Kuwait country profile
Oil-rich Kuwait is a tiny country nestling at the top of the Gulf. Flanked by powerful neighbours Saudi Arabia, Iraq and Iran, its strategic location and massive oil reserves make it one of the world's richest countries per capita.
A conservative state with a Sunni Muslim majority and a US ally, Kuwait stands out from the other Gulf monarchies for having the most open political system.
But tensions have persisted between parliament and the cabinet, controlled by the ruling Al-Sabah family, and the government is facing increasing calls for radical political reform from the opposition.
The State of Kuwait
Population 2.9 million
Area 17,818 sq km (6,880 sq miles)
Major language Arabic
Major religion Islam
Life expectancy 74 years (men), 76 years (women)
Emir: Sheikh Sabah al-Ahmed al-Jaber al-Sabah
Sheikh Sabah al-Ahmed al-Jaber al-Sabah has ruled Kuwait since January 2006. He served as foreign minister over a 40-year period during which time he was credited wtih shaping Kuwait's foreign policy and steering the country through the Iraqi invasions in 1990.
He served as prime minister from 2003 to 2006. As emir, he has maintained Kuwait's pro-Western stance and pursued a policy of cautious reform.
Kuwaitis are the most digitally connected in the region but the authorities monitor internet communications and block content deemed immoral or politically insensitive.
Kuwait's media are considered more critical and outspoken than others in the Middle East, according to a 2013 Freedom House report.
Nevertheless a press law forbids any references deemed offensive to God, the Koran and the Muslim prophet Mohammed. Criticism of the emir is also prohibited and courts can prescribe prison sentences for defamation and "attacks" on religion.
The press is characterised by its relative independence and openness.
Some key dates in Kuwait's history:
2000-1000 BC - Greeks colonise the island of Failaki then named Ikaros. It becomes an important trading post on the route from Mesopotamia to India.
1700s - Nomadic tribes from central Arabia settle in the bay of Kuwait City, among them the Al-Sabah family whose descendants now rule Kuwait.

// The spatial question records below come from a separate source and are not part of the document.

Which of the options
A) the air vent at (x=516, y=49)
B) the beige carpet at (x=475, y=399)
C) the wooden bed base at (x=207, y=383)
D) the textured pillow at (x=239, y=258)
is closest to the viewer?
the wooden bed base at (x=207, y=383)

1899 - British protectorate: Britain assumes control of foreign and defence policy amid fears of an expanding Ottoman Empire.

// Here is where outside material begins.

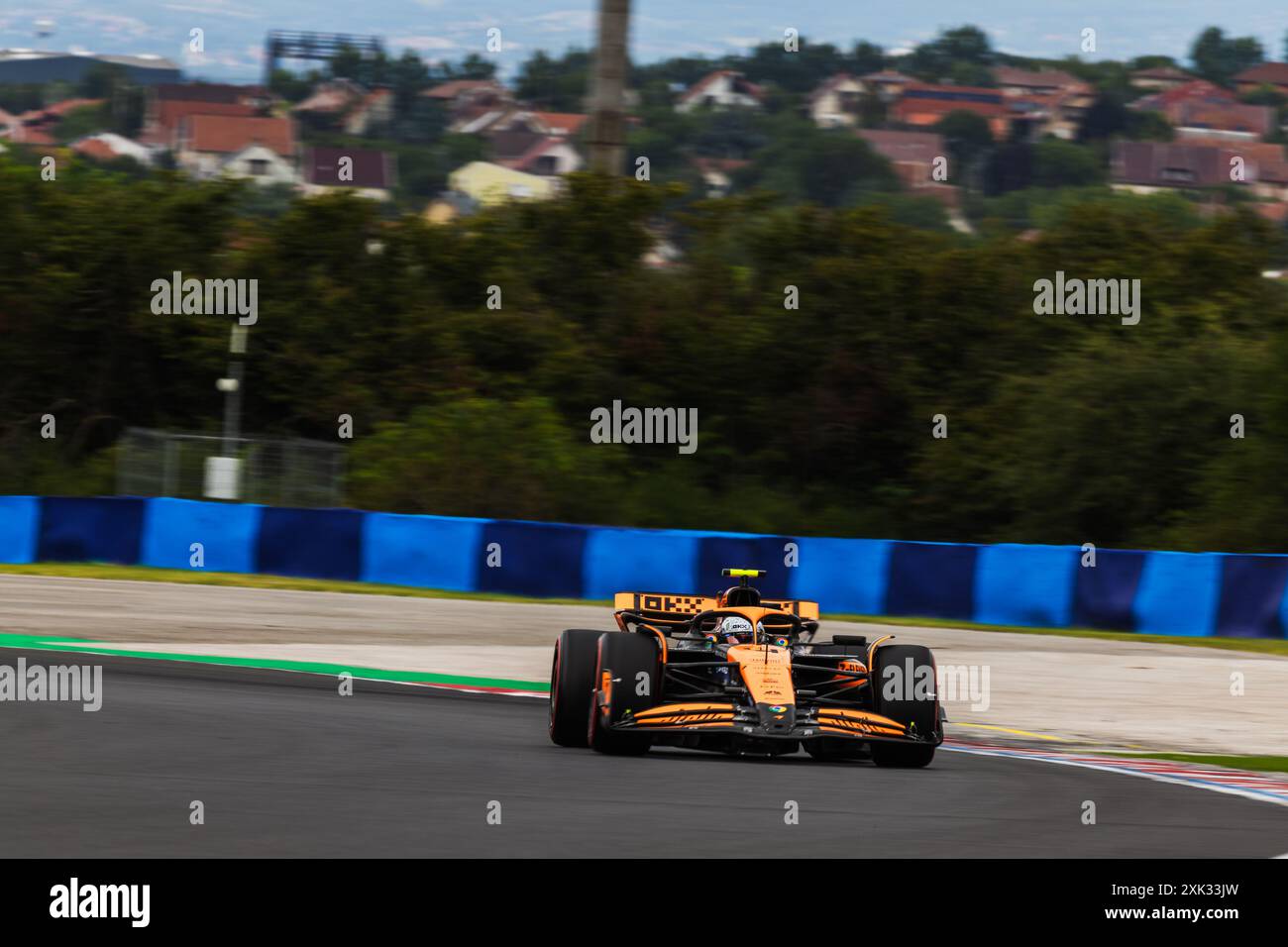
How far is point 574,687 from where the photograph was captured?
35.4 ft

1930s - Oil: The discovery of massive oil reserves revolutionises the country's economy.
1961- Kuwait gains independence from Britain.

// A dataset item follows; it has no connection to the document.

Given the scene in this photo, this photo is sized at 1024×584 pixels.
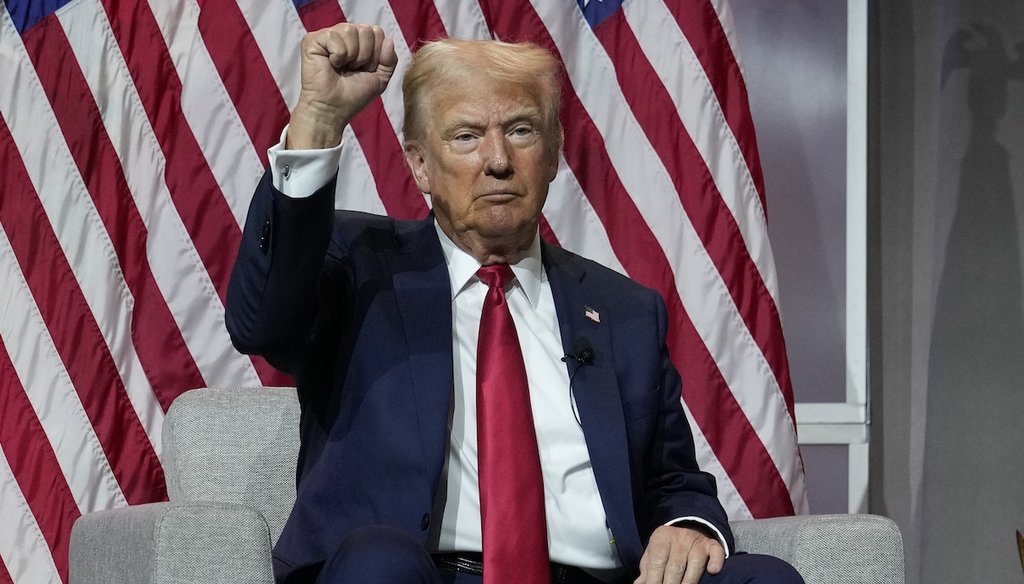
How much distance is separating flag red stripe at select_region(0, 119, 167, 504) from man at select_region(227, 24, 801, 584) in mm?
842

1963 - British military intervention forces Iraq to abandon its territorial claims and recognize Kuwait's independence. Kuwait becomes the first Arab country in the Gulf to establish an elected parliament.
1990-91 - Gulf War: Iraqi invasion leads to a US-led military campaign to liberate Kuwait.
2003 - Political reform: Emir issues a landmark decree separating the post of prime minister from the crown prince.
2005 - Kuwaiti women win the right to vote and run in parliamentary elections.
2012 - Unprecedented protests call for government reforms.